Dust That Never Settled: Ideology, Ambivalence, Disenchantment and the Legacy of the Iran-Iraq War in Arabic and Persian Fiction
This book project is a comparative study of how Iraqi and Iranian writers have treated the Iran-Iraq War, from the eruption of the conflict, in 1980, to the present day. In bringing together Arabic and Persian fiction from this period, the book will create a new framework for the study of the two modern literary traditions through the lens of the war and its politically contentious legacy. Moosavi argues that the eight-year war between Iran and Iraq created similar material and intellectual conditions for literary production in both countries and as such, the literature of the war is a rich area for comparative literary study between modern Arabic and Persian literatures. Critically, he demonstrates how writers in the postwar period (after 1988), have relied on similar thematic concerns and aesthetic techniques to challenge the militant, ideological literatures of the war produced during the 1980s, with a special focus on representations of martyrdom and mourning. The book charts out ways in which these two national literatures converge and diverge, as Iranian and Iraqi writers continue to wrestle with the politically contentious issue of the legacy of the Iran-Iraq War.
** EUME Fellow of the VolkswagenStiftung/Andrew W. Mellon Foundation
Khaled Saghieh
began his career as a journalist in 1998 at the Lebanese daily al-Safir. Until 2011, he was the deputy editor-in-chief of the daily al-Akhbar. Between 2012 and 2015, Saghieh worked as editor-in-chief of the news department at the Lebanese Broadcasting Corporation International (LBCI). He also earned an MA in Economics from the University of Massachusetts at Amherst.

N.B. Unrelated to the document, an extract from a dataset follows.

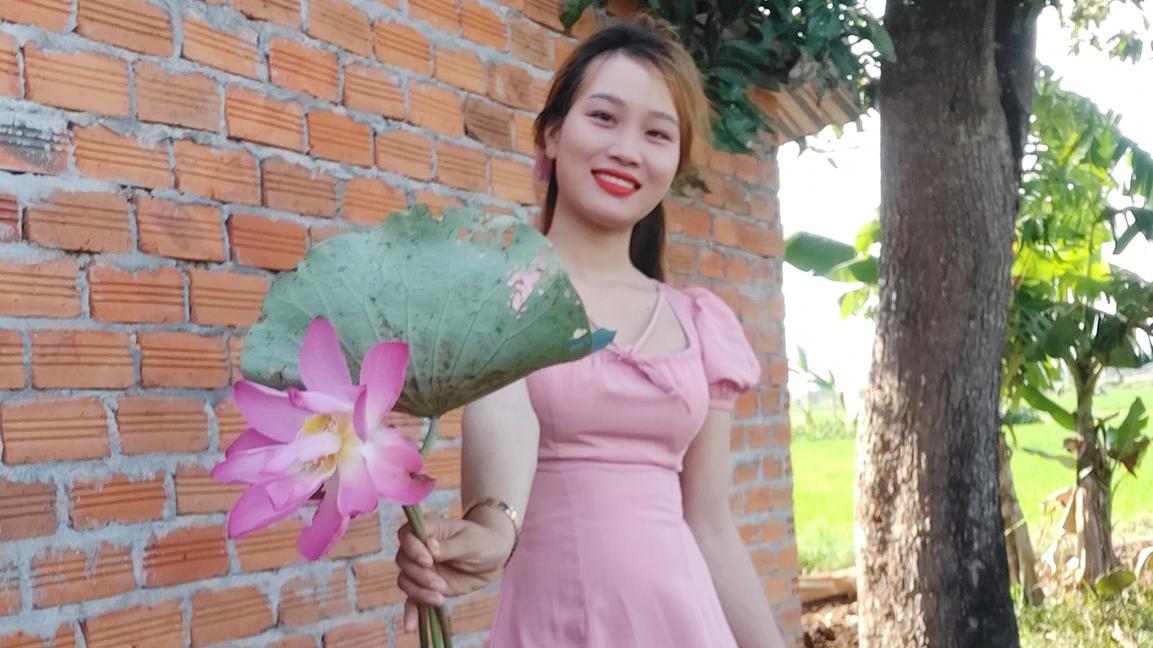 Cô gái trẻ kiếm hàng chục triệu mỗi tháng nhờ 'bonsai mười giờ thắt bím' độc đáo 15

Of the Left and Other Demons
In his book project entitled Of the Left and Other Demons, Saghieh retraces his trajectory as a journalist navigating both a turbulent region and a mutating political tradition. He does so by probing the notion of ideological self-fashioning against the backdrop of his own intellectual and professional transformations as a militant journalist in postwar Lebanon. As he reflects on his experience of covering two decades of neoliberal policies, imperialist invasions, and popular uprisings, he points to the ways in which traditional print and visual media have sustained the paradox of being both a catalyst for change and a tool for repression. At the intersection of autobiography and historiography, the book makes visible the fault lines of the contemporary Arab and Lebanese left and attempts to identify the prospects of leftist ideologies of emancipation.